A importância de se garantir a equalização de oportunidades no acesso ao
ensino superior, observando a igualdade constitucionalmente consagrada e,
primordialmente, a imprescindibilidade da efetividade dos preceitos fundamentais e
sociais, cumulada com o paradigma da discriminação e exclusão latentes no interior
da sociedade, em decorrência de um cenário histórico alarmante, são questões cujo
entendimento demanda uma teoria política adequada e sensível à real prática do
direito.
Por fim, verifica-se que a decisão do Supremo Tribunal Federal não se
embasou, necessariamente, em Ronald Dworkin, de forma que o Ministro Relator
185
cita trechos isolados das suas obras sem, no entanto, constituir a hermenêutica
política expressamente como a sua razão de decidir.
Entretanto, ao se analisar os votos proferidos verificou-se que a maioria deles,
em que pese a ausência de referências expressas a Dworkin, assumem
características da fenomenologia dworkiana, realizando uma construção histórica e
buscando a adequação da decisão. Neste sentido, torna-se possível afirmar que não
se perdeu a perspectiva de Dworkin, sendo a decisão da ADPF 186 passível de ser
analisada sob esta perspectiva.
Esta possibilidade se justifica a partir da perspectiva de Gadamer, já que,
nesta, o texto nasce e se desvincula do seu autor, de forma que a leitura da lei ou da
decisão jurisdicional, independentemente de ter nascido com uma justificação
dworkiana, precisa ser reproduzida a partir da fenomenologia política. Assim, uma
vez que o texto nasce, ele se desprende da vontade daquele que o criou e se
prende a horizontes. A lógica que direciona os votos dos Ministros, em especial o
Ministro Relator, Ricardo Lewandowski, Ministro Marco Aurélio, Ministro Joaquim
Barbosa, Ministra Carmem Lucia, Ministro Cezar Peluso, Ministro Celso de Melo,
Ministra Rosa Weber e Ministro Ayres Britto, se adequa à perspectiva de Dworkin,
conforme trabalhou-se no capítulo 4.
Não obstante, podemos afirmar ainda que alguns votos carecem de observar
a moralidade da comunidade de princípios, demonstrando um direcionamento
pessoal em grande medida, o que, por todo o exposto, parece ser evidentemente
temerário para a integridade do direito. Isso porque, ainda que o STF acerte em sua
decisão, isto não deve ocorrer por acaso. É preciso que se apresente fundamentos
coerentes.
Além disso, cumpre salientar que a proposta do trabalho é que a coerência a
integridade permitam que os resultados da produção da hermenêutica política
surtam efeitos na interpretação construtiva do direito.
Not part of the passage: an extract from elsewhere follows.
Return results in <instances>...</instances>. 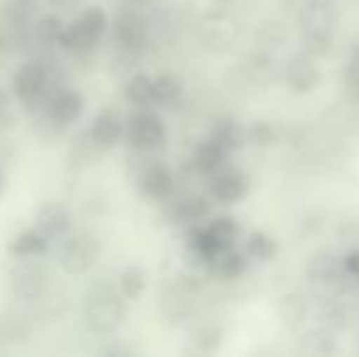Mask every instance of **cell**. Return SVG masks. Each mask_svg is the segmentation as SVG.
<instances>
[{"label":"cell","instance_id":"1","mask_svg":"<svg viewBox=\"0 0 359 357\" xmlns=\"http://www.w3.org/2000/svg\"><path fill=\"white\" fill-rule=\"evenodd\" d=\"M120 289H115L110 281H93L86 289L81 316L90 333L95 335H113L128 318V306Z\"/></svg>","mask_w":359,"mask_h":357},{"label":"cell","instance_id":"2","mask_svg":"<svg viewBox=\"0 0 359 357\" xmlns=\"http://www.w3.org/2000/svg\"><path fill=\"white\" fill-rule=\"evenodd\" d=\"M337 27V10L332 0H306L298 13L303 49L311 57H325L330 52L332 34Z\"/></svg>","mask_w":359,"mask_h":357},{"label":"cell","instance_id":"3","mask_svg":"<svg viewBox=\"0 0 359 357\" xmlns=\"http://www.w3.org/2000/svg\"><path fill=\"white\" fill-rule=\"evenodd\" d=\"M108 27H110L108 13L103 8H98V5H90L72 25H67L62 47L69 54H74V57H86V54H90L98 47V42L108 32Z\"/></svg>","mask_w":359,"mask_h":357},{"label":"cell","instance_id":"4","mask_svg":"<svg viewBox=\"0 0 359 357\" xmlns=\"http://www.w3.org/2000/svg\"><path fill=\"white\" fill-rule=\"evenodd\" d=\"M52 86V74L44 67L42 62L32 59V62H25L18 67L13 76V93L25 108H32V105H47V100L54 93H49Z\"/></svg>","mask_w":359,"mask_h":357},{"label":"cell","instance_id":"5","mask_svg":"<svg viewBox=\"0 0 359 357\" xmlns=\"http://www.w3.org/2000/svg\"><path fill=\"white\" fill-rule=\"evenodd\" d=\"M125 135H128V142L133 144V149L149 154L166 144V123L149 105L135 108V113H130L128 118V133Z\"/></svg>","mask_w":359,"mask_h":357},{"label":"cell","instance_id":"6","mask_svg":"<svg viewBox=\"0 0 359 357\" xmlns=\"http://www.w3.org/2000/svg\"><path fill=\"white\" fill-rule=\"evenodd\" d=\"M98 257H100V240L93 233H88V230L67 235L62 250H59V264L72 276L88 274L95 267Z\"/></svg>","mask_w":359,"mask_h":357},{"label":"cell","instance_id":"7","mask_svg":"<svg viewBox=\"0 0 359 357\" xmlns=\"http://www.w3.org/2000/svg\"><path fill=\"white\" fill-rule=\"evenodd\" d=\"M22 260L18 267L10 269V294L20 301H39L52 286V274L42 262Z\"/></svg>","mask_w":359,"mask_h":357},{"label":"cell","instance_id":"8","mask_svg":"<svg viewBox=\"0 0 359 357\" xmlns=\"http://www.w3.org/2000/svg\"><path fill=\"white\" fill-rule=\"evenodd\" d=\"M240 39V27L237 22L225 13H215L208 18H201L198 22V42L203 49L213 54H227L235 49Z\"/></svg>","mask_w":359,"mask_h":357},{"label":"cell","instance_id":"9","mask_svg":"<svg viewBox=\"0 0 359 357\" xmlns=\"http://www.w3.org/2000/svg\"><path fill=\"white\" fill-rule=\"evenodd\" d=\"M149 20L144 18L140 10H135L133 5L130 8H123L118 15L113 18V39L120 49L125 52H140L149 44Z\"/></svg>","mask_w":359,"mask_h":357},{"label":"cell","instance_id":"10","mask_svg":"<svg viewBox=\"0 0 359 357\" xmlns=\"http://www.w3.org/2000/svg\"><path fill=\"white\" fill-rule=\"evenodd\" d=\"M128 133V120H123L120 110L115 108H103L98 110V115L93 118L88 128V137L90 144L100 152H108L115 144L123 140V135Z\"/></svg>","mask_w":359,"mask_h":357},{"label":"cell","instance_id":"11","mask_svg":"<svg viewBox=\"0 0 359 357\" xmlns=\"http://www.w3.org/2000/svg\"><path fill=\"white\" fill-rule=\"evenodd\" d=\"M86 113V98L76 88H59L44 105V115L57 128H69Z\"/></svg>","mask_w":359,"mask_h":357},{"label":"cell","instance_id":"12","mask_svg":"<svg viewBox=\"0 0 359 357\" xmlns=\"http://www.w3.org/2000/svg\"><path fill=\"white\" fill-rule=\"evenodd\" d=\"M208 191H210V198L217 201V203H237L250 191V177L242 169L225 167L210 177Z\"/></svg>","mask_w":359,"mask_h":357},{"label":"cell","instance_id":"13","mask_svg":"<svg viewBox=\"0 0 359 357\" xmlns=\"http://www.w3.org/2000/svg\"><path fill=\"white\" fill-rule=\"evenodd\" d=\"M137 189L149 201H166L174 194V174L166 164L149 162L137 174Z\"/></svg>","mask_w":359,"mask_h":357},{"label":"cell","instance_id":"14","mask_svg":"<svg viewBox=\"0 0 359 357\" xmlns=\"http://www.w3.org/2000/svg\"><path fill=\"white\" fill-rule=\"evenodd\" d=\"M37 230L44 233L49 240H64L74 228V215L59 201H47L44 206H39L37 210Z\"/></svg>","mask_w":359,"mask_h":357},{"label":"cell","instance_id":"15","mask_svg":"<svg viewBox=\"0 0 359 357\" xmlns=\"http://www.w3.org/2000/svg\"><path fill=\"white\" fill-rule=\"evenodd\" d=\"M318 83H320V69L316 57H311L308 52L291 57V62L286 64V86L293 93H311Z\"/></svg>","mask_w":359,"mask_h":357},{"label":"cell","instance_id":"16","mask_svg":"<svg viewBox=\"0 0 359 357\" xmlns=\"http://www.w3.org/2000/svg\"><path fill=\"white\" fill-rule=\"evenodd\" d=\"M308 314H311V306H308L306 294H301V291H286L279 299V306H276L279 323L291 333H296V330H301L306 325Z\"/></svg>","mask_w":359,"mask_h":357},{"label":"cell","instance_id":"17","mask_svg":"<svg viewBox=\"0 0 359 357\" xmlns=\"http://www.w3.org/2000/svg\"><path fill=\"white\" fill-rule=\"evenodd\" d=\"M342 271H345V262L325 250V252L313 255L311 262H308L306 274H308V279H311V284H316V286H335Z\"/></svg>","mask_w":359,"mask_h":357},{"label":"cell","instance_id":"18","mask_svg":"<svg viewBox=\"0 0 359 357\" xmlns=\"http://www.w3.org/2000/svg\"><path fill=\"white\" fill-rule=\"evenodd\" d=\"M227 157H230V152H225L220 144L208 137L205 142H201L198 147H196L191 164H194L196 172L203 174V177H213V174L227 167Z\"/></svg>","mask_w":359,"mask_h":357},{"label":"cell","instance_id":"19","mask_svg":"<svg viewBox=\"0 0 359 357\" xmlns=\"http://www.w3.org/2000/svg\"><path fill=\"white\" fill-rule=\"evenodd\" d=\"M49 243L52 240L47 238L39 230H22L20 235H15L8 243V252L18 260H32V257H42V255L49 252Z\"/></svg>","mask_w":359,"mask_h":357},{"label":"cell","instance_id":"20","mask_svg":"<svg viewBox=\"0 0 359 357\" xmlns=\"http://www.w3.org/2000/svg\"><path fill=\"white\" fill-rule=\"evenodd\" d=\"M208 215H210V198L201 194L186 196V198H181L179 203L171 208L174 223H181V225H198L201 220H205Z\"/></svg>","mask_w":359,"mask_h":357},{"label":"cell","instance_id":"21","mask_svg":"<svg viewBox=\"0 0 359 357\" xmlns=\"http://www.w3.org/2000/svg\"><path fill=\"white\" fill-rule=\"evenodd\" d=\"M208 267L217 279H222V281L240 279L247 271V252H240V250H235V245H232V248L222 250Z\"/></svg>","mask_w":359,"mask_h":357},{"label":"cell","instance_id":"22","mask_svg":"<svg viewBox=\"0 0 359 357\" xmlns=\"http://www.w3.org/2000/svg\"><path fill=\"white\" fill-rule=\"evenodd\" d=\"M64 32H67V25L59 15L47 13L32 25V39L39 47H62Z\"/></svg>","mask_w":359,"mask_h":357},{"label":"cell","instance_id":"23","mask_svg":"<svg viewBox=\"0 0 359 357\" xmlns=\"http://www.w3.org/2000/svg\"><path fill=\"white\" fill-rule=\"evenodd\" d=\"M245 137H247V133L242 130V125L237 123V120H232V118H220V120H215V125H213V130H210V140L213 142L220 144L225 152H237V149L245 144Z\"/></svg>","mask_w":359,"mask_h":357},{"label":"cell","instance_id":"24","mask_svg":"<svg viewBox=\"0 0 359 357\" xmlns=\"http://www.w3.org/2000/svg\"><path fill=\"white\" fill-rule=\"evenodd\" d=\"M125 100L135 108L154 105V79L149 74H133L125 83Z\"/></svg>","mask_w":359,"mask_h":357},{"label":"cell","instance_id":"25","mask_svg":"<svg viewBox=\"0 0 359 357\" xmlns=\"http://www.w3.org/2000/svg\"><path fill=\"white\" fill-rule=\"evenodd\" d=\"M118 289L128 301H137L147 289V271L140 264H128L118 276Z\"/></svg>","mask_w":359,"mask_h":357},{"label":"cell","instance_id":"26","mask_svg":"<svg viewBox=\"0 0 359 357\" xmlns=\"http://www.w3.org/2000/svg\"><path fill=\"white\" fill-rule=\"evenodd\" d=\"M184 95V83L174 74H159L154 76V105H174Z\"/></svg>","mask_w":359,"mask_h":357},{"label":"cell","instance_id":"27","mask_svg":"<svg viewBox=\"0 0 359 357\" xmlns=\"http://www.w3.org/2000/svg\"><path fill=\"white\" fill-rule=\"evenodd\" d=\"M245 252H247V257L257 260V262H271V260L276 257V252H279V248H276V243H274L271 235L252 233L250 238H247Z\"/></svg>","mask_w":359,"mask_h":357},{"label":"cell","instance_id":"28","mask_svg":"<svg viewBox=\"0 0 359 357\" xmlns=\"http://www.w3.org/2000/svg\"><path fill=\"white\" fill-rule=\"evenodd\" d=\"M303 350L313 355H327V353H335L337 350V340H335V333L327 328H313L303 335Z\"/></svg>","mask_w":359,"mask_h":357},{"label":"cell","instance_id":"29","mask_svg":"<svg viewBox=\"0 0 359 357\" xmlns=\"http://www.w3.org/2000/svg\"><path fill=\"white\" fill-rule=\"evenodd\" d=\"M318 325L337 333V330H342L347 325V309L342 304H337V301H325L320 306V314H318Z\"/></svg>","mask_w":359,"mask_h":357},{"label":"cell","instance_id":"30","mask_svg":"<svg viewBox=\"0 0 359 357\" xmlns=\"http://www.w3.org/2000/svg\"><path fill=\"white\" fill-rule=\"evenodd\" d=\"M205 228H208L225 248H232L235 240L240 238V225H237V220L230 218V215H217V218L210 220Z\"/></svg>","mask_w":359,"mask_h":357},{"label":"cell","instance_id":"31","mask_svg":"<svg viewBox=\"0 0 359 357\" xmlns=\"http://www.w3.org/2000/svg\"><path fill=\"white\" fill-rule=\"evenodd\" d=\"M247 140H250L255 147H271L276 142V130L271 128L266 120H257L252 123V128L247 130Z\"/></svg>","mask_w":359,"mask_h":357},{"label":"cell","instance_id":"32","mask_svg":"<svg viewBox=\"0 0 359 357\" xmlns=\"http://www.w3.org/2000/svg\"><path fill=\"white\" fill-rule=\"evenodd\" d=\"M257 37H259L266 47H284V44L288 42L286 27L281 22H274V20H269V22L262 25L259 32H257Z\"/></svg>","mask_w":359,"mask_h":357},{"label":"cell","instance_id":"33","mask_svg":"<svg viewBox=\"0 0 359 357\" xmlns=\"http://www.w3.org/2000/svg\"><path fill=\"white\" fill-rule=\"evenodd\" d=\"M222 338V330L215 328V325H205V328H201L198 333H196V340H198L201 350H213L217 343H220Z\"/></svg>","mask_w":359,"mask_h":357},{"label":"cell","instance_id":"34","mask_svg":"<svg viewBox=\"0 0 359 357\" xmlns=\"http://www.w3.org/2000/svg\"><path fill=\"white\" fill-rule=\"evenodd\" d=\"M191 5H194V10H198L201 18H208L215 13H225L227 0H191Z\"/></svg>","mask_w":359,"mask_h":357},{"label":"cell","instance_id":"35","mask_svg":"<svg viewBox=\"0 0 359 357\" xmlns=\"http://www.w3.org/2000/svg\"><path fill=\"white\" fill-rule=\"evenodd\" d=\"M15 120L13 113V95L0 86V125H10Z\"/></svg>","mask_w":359,"mask_h":357},{"label":"cell","instance_id":"36","mask_svg":"<svg viewBox=\"0 0 359 357\" xmlns=\"http://www.w3.org/2000/svg\"><path fill=\"white\" fill-rule=\"evenodd\" d=\"M347 90L352 93V98L359 100V57H355L350 72H347Z\"/></svg>","mask_w":359,"mask_h":357},{"label":"cell","instance_id":"37","mask_svg":"<svg viewBox=\"0 0 359 357\" xmlns=\"http://www.w3.org/2000/svg\"><path fill=\"white\" fill-rule=\"evenodd\" d=\"M345 271L350 276H355V279H359V250H352V252L345 255Z\"/></svg>","mask_w":359,"mask_h":357},{"label":"cell","instance_id":"38","mask_svg":"<svg viewBox=\"0 0 359 357\" xmlns=\"http://www.w3.org/2000/svg\"><path fill=\"white\" fill-rule=\"evenodd\" d=\"M100 355H133V348H125V345H108V348H100Z\"/></svg>","mask_w":359,"mask_h":357},{"label":"cell","instance_id":"39","mask_svg":"<svg viewBox=\"0 0 359 357\" xmlns=\"http://www.w3.org/2000/svg\"><path fill=\"white\" fill-rule=\"evenodd\" d=\"M130 5H147V3H151V0H128Z\"/></svg>","mask_w":359,"mask_h":357},{"label":"cell","instance_id":"40","mask_svg":"<svg viewBox=\"0 0 359 357\" xmlns=\"http://www.w3.org/2000/svg\"><path fill=\"white\" fill-rule=\"evenodd\" d=\"M3 186H5V174H3V169H0V191H3Z\"/></svg>","mask_w":359,"mask_h":357},{"label":"cell","instance_id":"41","mask_svg":"<svg viewBox=\"0 0 359 357\" xmlns=\"http://www.w3.org/2000/svg\"><path fill=\"white\" fill-rule=\"evenodd\" d=\"M355 57H359V44H357V49H355Z\"/></svg>","mask_w":359,"mask_h":357},{"label":"cell","instance_id":"42","mask_svg":"<svg viewBox=\"0 0 359 357\" xmlns=\"http://www.w3.org/2000/svg\"><path fill=\"white\" fill-rule=\"evenodd\" d=\"M0 49H3V34H0Z\"/></svg>","mask_w":359,"mask_h":357},{"label":"cell","instance_id":"43","mask_svg":"<svg viewBox=\"0 0 359 357\" xmlns=\"http://www.w3.org/2000/svg\"><path fill=\"white\" fill-rule=\"evenodd\" d=\"M357 350H359V340H357Z\"/></svg>","mask_w":359,"mask_h":357}]
</instances>
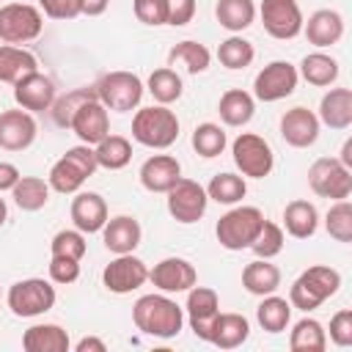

A perspectiva de aplicação
sempre vai remontar este eterno reconstruir, o qual, todavia, não se confunde com
decisionismo e, por isso, o apoio em Dworkin.
Pode-se apontar a possibilidade de aplicação do precedente constante no
julgamento da ADPF nº. 186-DF à Lei nº. 12.711/12, não obstante divergências em
aspectos práticos, pois a razão de decidir, isto é, o fundamento principal adotado
naquela decisão, nos remete a um horizonte e a um arcabouço teórico que sustenta,
sejam as cotas raciais, sejam as cotas sociais, já que a nova lei prevê as duas
186
formas, afastando a recorrente crítica e o mito de que a desigualdade é apenas
social e não mais racial.
Finalmente, a par de todo o desenvolvimento do presente trabalho, conclui-se
que, para além de análises superficiais e que ilustram o individualismo típico do
Liberalismo, é preciso que, ao se falar em cotas argumente-se por meio de
princípios morais da comunidade, preenchendo assim um vazio do direito que
nenhuma legislação poderá suprir. É preciso que se compreenda que as ações
afirmativas no ensino superior público, observando todas as considerações acima,
constituem-se em um meio adequado e coerente plenamente justificado pelo
horizonte histórico que carrega consigo e pelo projeto comunitário comum que
vivenciamos, qual seja, garantir a todos os indivíduos a igualdade constitucional e a
efetividade de seus direitos sociais. É preciso, pois, que se leve o direito a sério.